Our Criminal Defence Lawyers have an excellent track record successfully defending people who faced a criminal charge in a Magistrates Court, the Crown Court or the Court of Appeal.
Slater and Gordon’s criminal defence services are for people who do not qualify for Legal Aid or who do not want to rely on Legal Aid and expect the very best quality legal defence services from a team of specialist Criminal Defence Lawyers. See our criminal defence case studies.
We are one of the UK's largest and well known law firms with offices in London, Manchester, Liverpool, Chester, Birmingham, Sheffield, Cardiff, Edinburgh, Cambridge, Milton Keynes, Preston, Wakefield, Watford and Wrexham.
Criminal Defence Lawyers at Slater and Gordon UK are members of the Criminal Law Solicitors Association.
Assault allegations can range from common assault to grievous bodily harm (GBH). Generally the level of seriousness of the criminal offence depends on the extent of any injury that an alleged assault may have inflicted.
The least serious of the assault charges is common assault. No physical injury needs to have occurred for a charge of common assault which can consist of simply putting someone in fear of immediate violence. Assault resulting in actual bodily harm (ABH) is usually charged in circumstances where the injuries amount to bruising, cuts or bone fractures. GBH Charges are likely where there has been serious bodily harm such as broken bones or an injury resulting in disfigurement.
In all assault cases possible defences may include self defence, defence of another, prevention of crime and lawful arrest and apprehension of offenders.
Any person facing an assault charge faces the risk of receiving a custodial sentence and also a criminal conviction. It’s important to get expert legal advice from a specialist criminal defence Lawyer as soon as possible.
The main drug offences that our criminal defence Lawyers defend are contained in the Misuse of Drugs Act 1971. Controlled drugs are defined in the Misuse of Drugs Act and are classified as Class A, B or C. The classification of controlled drugs is largely based on the degree of harm likely to be involved in their use.
Jail sentencing powers available to the Courts varies depending upon the classification and quantity of drugs involved with Class A drugs being the most serious. Class A drugs include cocaine, heroin and ecstasy; Class B drugs include amphetamines, cannabis and barbiturates and Class C drugs include anabolic steroids, diazepam and most recently khat which was classified as a controlled drug in June 2014.
Drug offences include possession of a controlled drug, possession with intent to supply a controlled drug and production of a controlled drug.
Any person facing a drugs charge faces the risk of receiving a jail sentence and a criminal conviction. In addition the majority of offences under the Misuse of Drugs Act are deemed “lifestyle” offences for the purposes of the Proceeds of Crime Act 2002 and confiscation proceedings in the event of conviction are inevitable.
Public Order offences range from allegations such as being drunk and disorderly through to the most serious type of offences which include violent disorder and rioting. In general these offences are aimed at the use of violence and/or intimidation either by an individual or a group and involve the use of threatening, abusive or insulting words and/or behaviour.

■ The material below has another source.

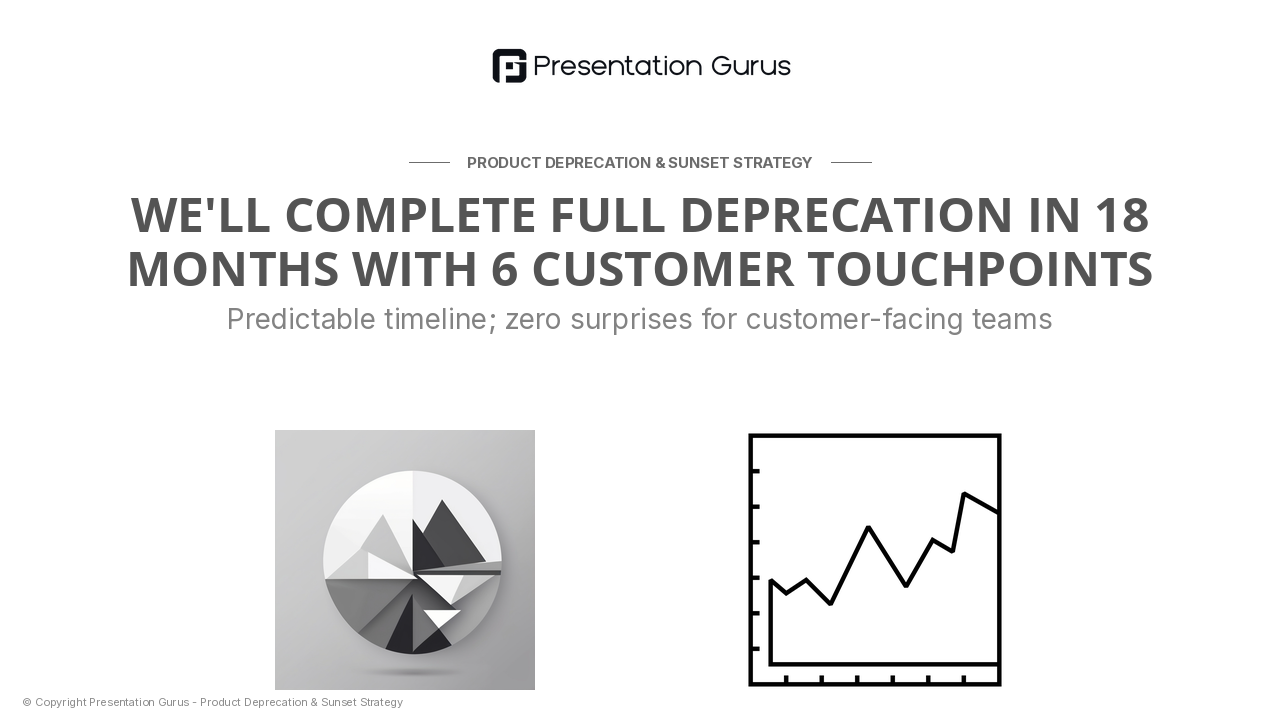 Presentation Gurus

PRODUCT DEPRECATION & SUNSET STRATEGY

WE'LL COMPLETE FULL DEPRECATION IN 18 MONTHS WITH 6 CUSTOMER TOUCHPOINTS

Predictable timeline; zero surprises for customer-facing teams

© Copyright Presentation Gurus - Product Deprecation & Sunset Strategy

The level of sentencing powers available to the Courts varies depending on the type and seriousness of the allegation charged, and range from a financial penalty through to a custodial sentence.

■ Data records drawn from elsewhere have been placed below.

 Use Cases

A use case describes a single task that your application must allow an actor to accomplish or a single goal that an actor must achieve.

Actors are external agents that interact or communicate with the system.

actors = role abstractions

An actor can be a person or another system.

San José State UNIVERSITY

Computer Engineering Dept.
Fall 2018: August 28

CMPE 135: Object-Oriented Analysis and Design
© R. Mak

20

For some less serious public order offences it may be possible to obtain an alternative disposal which does not amount to a criminal conviction, such as agreeing to be bound over to keep the peace.
Dishonesty offences include theft, fraud, handling stolen goods, money laundering, false accounting and fraudulent trading. Such offences cover a wide range of activity from shoplifting small items through to multi-million pound investment scams.
In England & Wales sentencing powers available to the Courts vary depending on the type and seriousness of the allegation charged and can range from a financial penalty through to a lengthy custodial sentence. Custodial sentences will be considered by the Courts in cases which involve a breach of trust and deception. The Court will consider factors such as the amount of money involved, the number of victims and the length of time the dishonesty has been on-going when assessing the seriousness of the offence.
Anyone facing a dishonesty charge faces the risk of receiving a custodial sentence. However a criminal conviction can also have devastating consequences that go beyond any sentence imposed by the Court, particularly for someone who is employed and has never been in trouble before. In addition confiscation proceedings under the Proceeds of Crime Act 2002 in the event of conviction are inevitable.